===== СТРАНИЦА

Педагогических методов и методик – множество, но лучшие из них сходятся в одном: воспитание должно развить у ребенка глубокий ум, здоровое тело и добрую душу. Однако время не терпит – слишком уж привычно в России стало звучать определение «потерянное поколение», причем, в растерянности уже не одно поколение, а несколько: те, кому за сорок, те, кому за тридцать, те, кому вот-вот исполнится двадцать. Молодые – в наихудшем положении. Если не дать им «точку опоры», ресурс генетической силы нации иссякнет на глазах. Значит, в подобных условиях нужны некие экстремальные методы вывода молодых из деструктивного состояния «потерянности». Возможно, достаточно воспитать сильных лидеров, которые потом смогут сами стать для кого-то Учителями… Знакомьтесь: Валерий Кузнецов, основатель и бессменный руководитель детского военно-патриотического клуба «Честь» (город Пущино, ДЮЦ «Радуга»). В прошлом – профессиональный военный, участник боевых действий, майор милиции, юрист. В настоящем – Учитель с большой буквы. Свое педагогическое призвание Валерий нашел, пройдя в буквальном смысле «огонь, воду и медные трубы».
– Почему вы занялись вопросами воспитания молодежи? Как вы вообще к этому пришли?
– Причина проста. Мне не безразлично, в каком мире мы живем. Я вышел в запас в 2005 году, увидел объявление: «Проводится набор в военно-патритический кружок», название уже не помню Пришел в ДЮЦ чтобы познакомиться с преподавателем и оказалось, что «кружок» ориентирован на проведение коллективных историко-патриотических мероприятий и не пользуется популярностью среди подростков. Директор Центра предложила мне самому попробовать организовать клуб, так, как я это вижу. Провели несколько пробных встреч, а затем я набрал ребят «с улицы», разработал проект учебной программы и все «закрутилось». С этого начался клуб «Честь». Со временем создали внушительную материально-техническую базу, оборудовали спортзал, музей. Я стал «профессиональным педагогом», пройдя соответствующую аттестацию. Клуб – своего рода хобби, материальная составляющая меня здесь мало интересует, да и заработная плата у педагогов дополнительного образования мизерная, поэтому я принимаю значительное участие в финансировании клуба, вся моя зарплата уходит на приобретение материальной базы. Моя работа с детьми мотивирована простыми желаниями: держать в форме себя и других, и постараться, что бы каждый из ребят стал Человеком, поскольку это звучит гордо.
– И все же, давайте «отмотаем» лет двадцать вашей биографии. Как это было?
– Сначала военное авиационно-техническое училище, там, будучи курсантом, получил звание «старшина» и фактически выполнял административно-командные функции командира роты в его отсутствие. На последнем курсе женился, выбрал профессию сотрудника правоохранительных органов. В 1993-м стал работать в Серпуховском УВД участковым инспектором, район достался тяжелый – «Заборье». В 1995-м перевелся в Подольский отряд милиции особого назначения, через некоторое время занял должность командира роты, в которой и прослужил 5 лет до перевода в СОБР ГУБОП. Везде – работа с людьми. Привык к работе в команде, всюду старался находить общий язык и конструктивно решать поставленные задачи. В 2005-м принял окончательное решение из правоохранительных органов уйти.

==========
===== ИСХОДНЫЕ СТРОКИ

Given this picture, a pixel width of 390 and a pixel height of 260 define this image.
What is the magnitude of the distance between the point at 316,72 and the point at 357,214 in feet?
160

==========

■ ЗАДАНИЯ К ВЫПОЛНЕНИЮ
a: В каком подразделении Валерий Кузнецов начал работать участковым инспектором в 1993 году согласно интервью о клубе «Честь»?
b: Продолжите интервью о клубе «Честь» с того места, где оно заканчивается.

■ РЕЗУЛЬТАТЫ ВЫПОЛНЕНИЯ
a: В Серпуховском УВД, ему достался район «Заборье».

b:
Мне моя работа нравилась даже когда увольнялся. Но реформирование правоохранительной системы лично для меня, с учетом моего боевого опыта и отношения к службе, выбора не оставляло. Отношение к боевым офицерам менялось в худшую сторону быстро и бесповоротно (в основном со стороны тех, кто все время прятался за нашими спинами, отсиживаясь на базах и в кабинетах, они и выходили «на первый план»). Сначала возглавлял службу безопасности, затем возглавил фирму по переработке сырья. Но желание «скакать и бегать» осталось… Еще в 2004-м собрал группу шестнадцатилетних ребят, которым была интересна военная подготовка. И начал с ними тренировки просто на общественных началах. Затем мы оказались в детско-юношеском Центре Пущино. В группу при наборе приходило до шести десятков подростков (на выпускном полевом выходе оставалась примерно половина ребят), моего образования (высшее юридическое) хватало, чтобы стать педагогом в системе дополнительного образования. Так и пошло.
– Ваши подопечные выглядят как милитаризированный отряд не только на полевых выходах: военная форма, автоматы за плечами…
– Оружие – это обычный инвентарь, автоматы не бутафорские – массогабаритные макеты, идентичные настоящим и по виду, и по весу. На них отрабатывается разборка-сборка, подростки привыкают к оружию как к неотъемлемой части военного дела. С подростками старшего возраста выезжаем на полигон для стрельб из настоящего оружия.
– Что входит в программу клуба?
– Из самого определения статуса военно-патриотического клуба следует, что мы уделяем главное внимание теории, физической подготовке и факультативным занятиям по самообороне. Теория направлена на профилактику преступности среди несовершеннолетних, наша работа плотно связана с правоохранительными органами, педагогами и с инспекцией по делам несовершеннолетних. Кроме того, мы принимаем участие во всех городских и зональных спортивных мероприятиях, которые как-то касаются программы клуба. Это и военное многоборье, и конкурсы юных друзей милиции, юных пожарных, спасателей и так далее. На последнем таком конкурсе мы выиграли зональный этап и заняли третье место по Московской области. Призовой фонд приятно удивил, мы пополнили свой инвентарь на зональном конкурсе палатками и вещмешками, ребята не остались без индивидуальных призов на «области».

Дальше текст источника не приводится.